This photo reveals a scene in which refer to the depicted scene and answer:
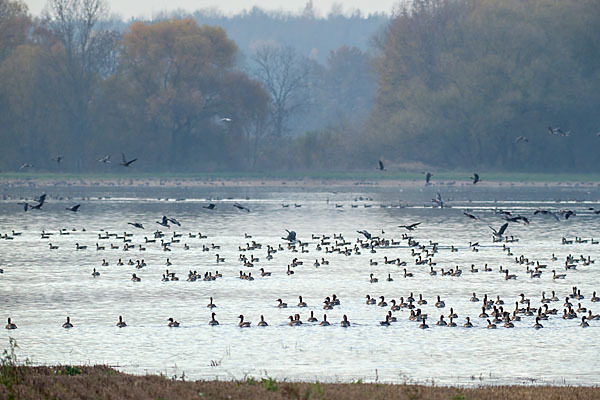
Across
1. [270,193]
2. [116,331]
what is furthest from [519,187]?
[116,331]

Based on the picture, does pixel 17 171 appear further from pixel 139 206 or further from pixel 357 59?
pixel 357 59

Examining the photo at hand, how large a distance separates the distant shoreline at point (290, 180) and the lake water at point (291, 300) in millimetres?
39668

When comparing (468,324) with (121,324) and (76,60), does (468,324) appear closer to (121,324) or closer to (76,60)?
(121,324)

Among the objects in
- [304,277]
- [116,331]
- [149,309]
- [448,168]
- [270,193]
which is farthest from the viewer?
[448,168]

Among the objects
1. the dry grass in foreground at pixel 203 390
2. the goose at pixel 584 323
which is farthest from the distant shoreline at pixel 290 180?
the dry grass in foreground at pixel 203 390

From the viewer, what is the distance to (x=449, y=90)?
11638 cm

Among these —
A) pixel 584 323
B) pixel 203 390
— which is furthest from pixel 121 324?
pixel 584 323

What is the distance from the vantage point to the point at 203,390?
19938mm

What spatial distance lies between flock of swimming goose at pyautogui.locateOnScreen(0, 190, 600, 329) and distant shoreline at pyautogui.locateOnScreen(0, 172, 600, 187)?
54.3 m

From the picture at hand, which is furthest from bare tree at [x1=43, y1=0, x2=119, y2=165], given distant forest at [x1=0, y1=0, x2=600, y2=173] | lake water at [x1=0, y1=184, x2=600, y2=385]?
lake water at [x1=0, y1=184, x2=600, y2=385]

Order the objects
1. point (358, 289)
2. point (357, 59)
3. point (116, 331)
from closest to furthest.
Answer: point (116, 331) < point (358, 289) < point (357, 59)

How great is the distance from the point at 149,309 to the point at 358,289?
844 cm

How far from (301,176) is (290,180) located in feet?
4.38

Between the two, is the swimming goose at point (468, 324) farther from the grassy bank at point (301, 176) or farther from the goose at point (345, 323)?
the grassy bank at point (301, 176)
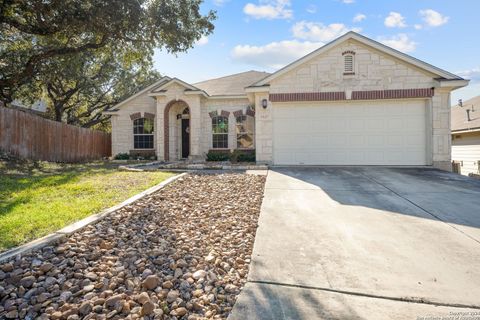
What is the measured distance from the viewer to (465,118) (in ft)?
57.0

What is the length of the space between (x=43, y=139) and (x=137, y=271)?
13.4 metres

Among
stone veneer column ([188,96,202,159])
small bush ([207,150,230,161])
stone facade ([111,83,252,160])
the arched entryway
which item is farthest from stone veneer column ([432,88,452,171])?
the arched entryway

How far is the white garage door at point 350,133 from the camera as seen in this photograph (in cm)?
1084

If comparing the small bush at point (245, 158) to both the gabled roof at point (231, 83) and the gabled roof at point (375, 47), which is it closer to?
the gabled roof at point (231, 83)

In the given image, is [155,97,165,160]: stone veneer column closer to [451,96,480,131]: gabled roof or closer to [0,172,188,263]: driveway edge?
[0,172,188,263]: driveway edge

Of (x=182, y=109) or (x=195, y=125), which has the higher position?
(x=182, y=109)

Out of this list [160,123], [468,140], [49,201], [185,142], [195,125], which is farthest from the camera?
[185,142]

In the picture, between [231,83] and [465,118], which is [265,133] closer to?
[231,83]

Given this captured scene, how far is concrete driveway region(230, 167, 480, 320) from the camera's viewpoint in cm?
224

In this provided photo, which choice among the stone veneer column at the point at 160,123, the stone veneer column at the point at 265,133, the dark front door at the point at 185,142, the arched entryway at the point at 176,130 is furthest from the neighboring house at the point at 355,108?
the dark front door at the point at 185,142

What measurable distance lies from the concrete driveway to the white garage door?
5.12m

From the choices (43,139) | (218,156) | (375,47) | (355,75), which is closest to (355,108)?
(355,75)

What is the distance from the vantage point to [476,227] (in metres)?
4.02

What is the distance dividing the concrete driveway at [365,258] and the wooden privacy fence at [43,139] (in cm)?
1156
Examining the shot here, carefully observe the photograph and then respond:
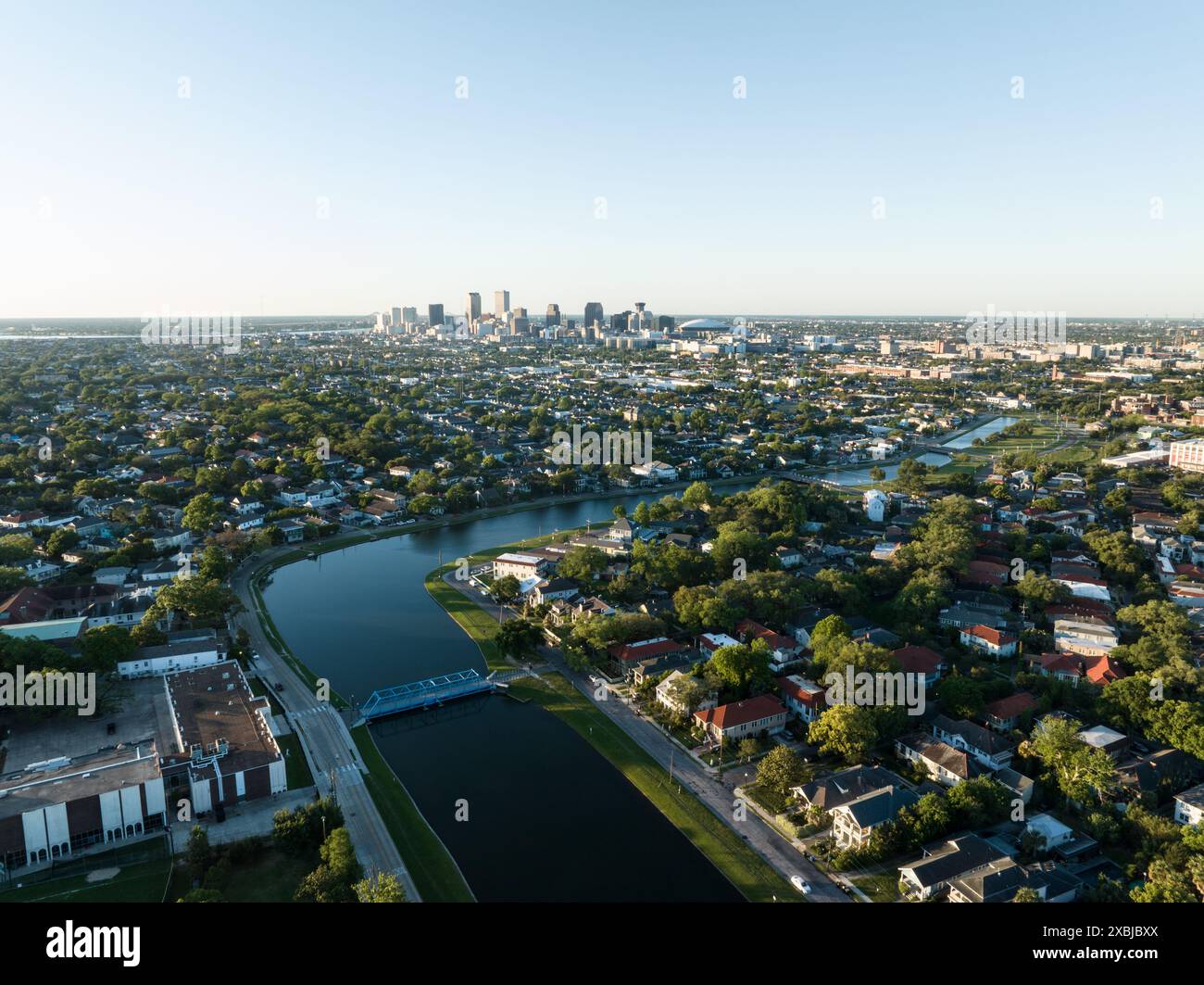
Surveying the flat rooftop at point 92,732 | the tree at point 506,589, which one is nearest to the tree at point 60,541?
the flat rooftop at point 92,732

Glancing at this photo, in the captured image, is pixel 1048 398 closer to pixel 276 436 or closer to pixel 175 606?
pixel 276 436

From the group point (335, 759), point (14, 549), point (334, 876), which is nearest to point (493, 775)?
point (335, 759)

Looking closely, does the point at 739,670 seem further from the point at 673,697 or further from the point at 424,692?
the point at 424,692

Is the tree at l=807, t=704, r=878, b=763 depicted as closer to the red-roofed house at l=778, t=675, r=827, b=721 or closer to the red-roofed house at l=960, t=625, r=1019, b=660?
the red-roofed house at l=778, t=675, r=827, b=721

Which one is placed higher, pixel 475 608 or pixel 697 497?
pixel 697 497

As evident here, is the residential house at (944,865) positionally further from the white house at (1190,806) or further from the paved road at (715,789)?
the white house at (1190,806)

===============

§ **Exercise prompt**:
Report each line above that contains the word "hand", counting uppercase and lowercase as different.

§ **Full response**:
Examining the photo at hand, how large a distance separates the distant shoreline at point (290, 180) and the lake water at point (291, 300) in millimetres?
From the picture at hand, which is furthest from bare tree at [x1=43, y1=0, x2=119, y2=165], given distant forest at [x1=0, y1=0, x2=600, y2=173] | lake water at [x1=0, y1=184, x2=600, y2=385]?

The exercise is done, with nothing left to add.